Gleichzeitig zeichne sich in dieser Thematik ein parteipolitischer Konflikt ab: «Skeptiker argumentieren, es gäbe nur zwei Geschlechter. Eine Änderung wiederum habe demnach weitreichende gesellschaftliche Folgen, beispielsweise im Sport oder bei den Sozialversicherungen.» Entsprechend sei absehbar, dass die Gerichte in dieser Frage eine entscheidende Rolle einnehmen werden.

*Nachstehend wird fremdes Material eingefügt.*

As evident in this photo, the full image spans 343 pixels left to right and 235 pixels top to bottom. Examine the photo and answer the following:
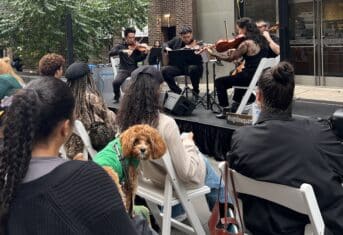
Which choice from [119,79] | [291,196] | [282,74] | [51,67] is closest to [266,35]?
[119,79]

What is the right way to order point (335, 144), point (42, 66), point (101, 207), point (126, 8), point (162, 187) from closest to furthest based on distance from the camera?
1. point (101, 207)
2. point (335, 144)
3. point (162, 187)
4. point (42, 66)
5. point (126, 8)

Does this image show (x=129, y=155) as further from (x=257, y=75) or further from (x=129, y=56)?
(x=129, y=56)

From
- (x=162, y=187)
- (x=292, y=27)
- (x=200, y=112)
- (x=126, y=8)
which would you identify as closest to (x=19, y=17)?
(x=126, y=8)

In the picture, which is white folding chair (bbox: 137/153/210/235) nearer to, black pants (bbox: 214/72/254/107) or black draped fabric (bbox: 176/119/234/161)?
black draped fabric (bbox: 176/119/234/161)

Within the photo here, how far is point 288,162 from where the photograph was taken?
2.58 m

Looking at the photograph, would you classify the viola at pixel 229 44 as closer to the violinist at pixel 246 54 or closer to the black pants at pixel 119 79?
the violinist at pixel 246 54

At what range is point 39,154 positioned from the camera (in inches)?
Answer: 65.0

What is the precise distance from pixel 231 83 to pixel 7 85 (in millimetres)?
3939

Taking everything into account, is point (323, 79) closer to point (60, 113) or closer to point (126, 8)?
point (126, 8)

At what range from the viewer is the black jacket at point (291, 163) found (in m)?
2.58

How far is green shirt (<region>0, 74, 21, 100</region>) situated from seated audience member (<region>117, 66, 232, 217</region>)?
1.19 metres

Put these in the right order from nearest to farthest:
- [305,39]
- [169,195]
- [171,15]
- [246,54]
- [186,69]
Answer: [169,195]
[246,54]
[186,69]
[305,39]
[171,15]

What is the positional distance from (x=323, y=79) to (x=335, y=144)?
10024mm

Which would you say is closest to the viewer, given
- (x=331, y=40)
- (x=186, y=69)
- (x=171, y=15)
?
(x=186, y=69)
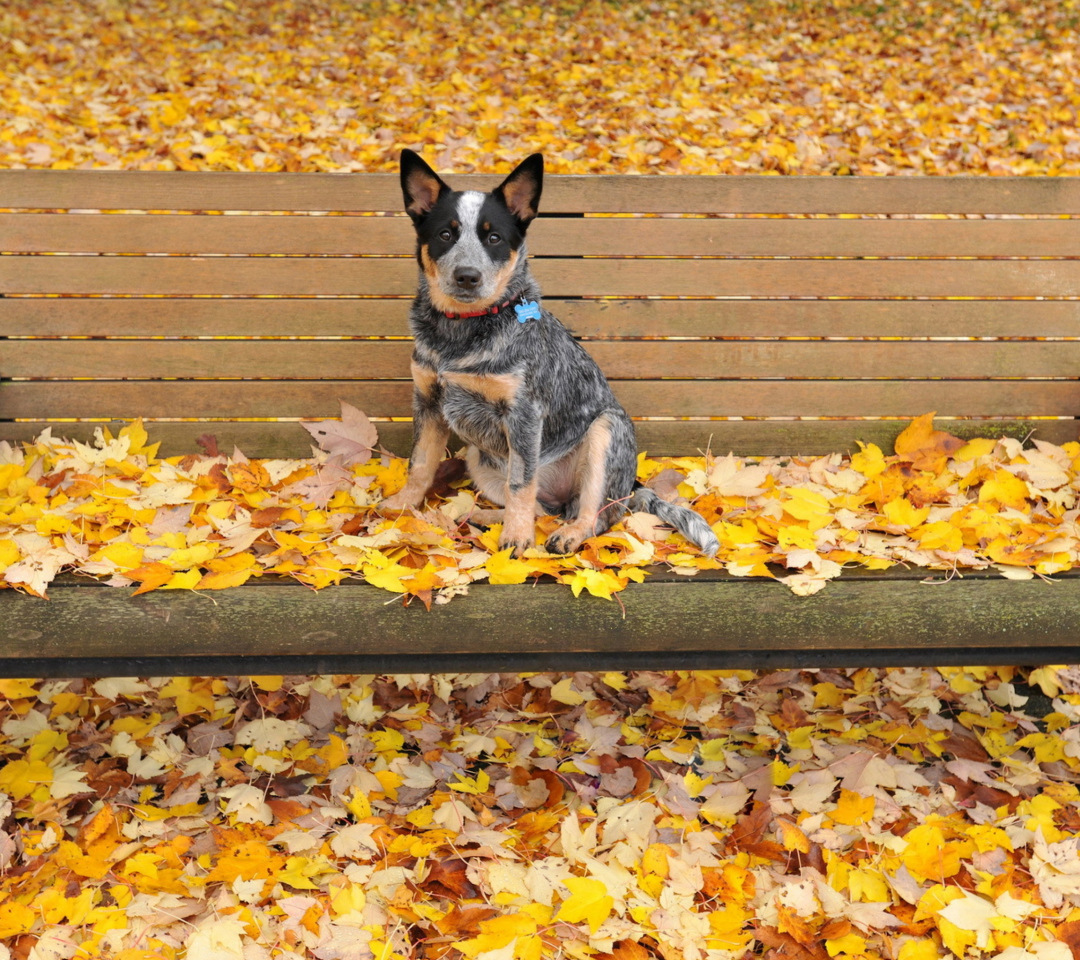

Auch für Jans stelle der Diskurs eine Chance dar, wie Longchamp betont: «Er hat in den ersten Monaten verkündet, Probleme anpacken zu wollen und als neue Kraft neue Lösungen zu suchen. Das kann er auch mit diesem Thema aufzeigen.»
Deshalb stelle sich Jans der kommenden Debatte viel proaktiver und offensiver, als dies insbesondere Karin Keller-Sutter als Justizministerin getan hatte. Auch der Blick in die Vergangenheit des Stadtbaslers zeigt, dass Nemo durchaus auf ein offenes Ohr stossen könnte: Im Kanton Basel-Stadt hatte Jans ein neues Gleichstellungsgesetz lanciert. Es soll nicht nur vor Diskriminierung aufgrund des Geschlechts schützen, sondern auch aufgrund der sexuellen Orientierung. Ferner schreibt es vor, dass die Gleichstellung auch Transpersonen und non-binäre oder intergeschlechtliche Personen einschliesst.
Gleichzeitig sei der Kampf für Nemo und Jans derzeit aber alles andere als entschieden: «Ob er im Bundesrat und Parlament damit durchkommt, bleibt offen. Denn da entscheiden FDP, Mitte und GLP über eine Mehrheit.»
TGNS ist zuversichtlich
Ähnliche Töne stimmt Sandro Niederer vom Transgender Network Schweiz (TGNS) an: «Bundesrat Beat Jans hat nach Amtsantritt versprochen, mögliche Massnahmen zu prüfen, um den Alltag von non-binären Personen diskriminierungsfreier zu gestalten. Wir hoffen, dass der Bundesrat jetzt sein Wort hält!»
Mit seinem Auftritt und Sieg beim ESC habe Nemo überdies bereits einiges erreicht, wie Niederer betont: «Die Aufmerksamkeit auf die aktuellen Missstände ist ein erster Schritt, damit sich in der Schweiz endlich etwas verändert.»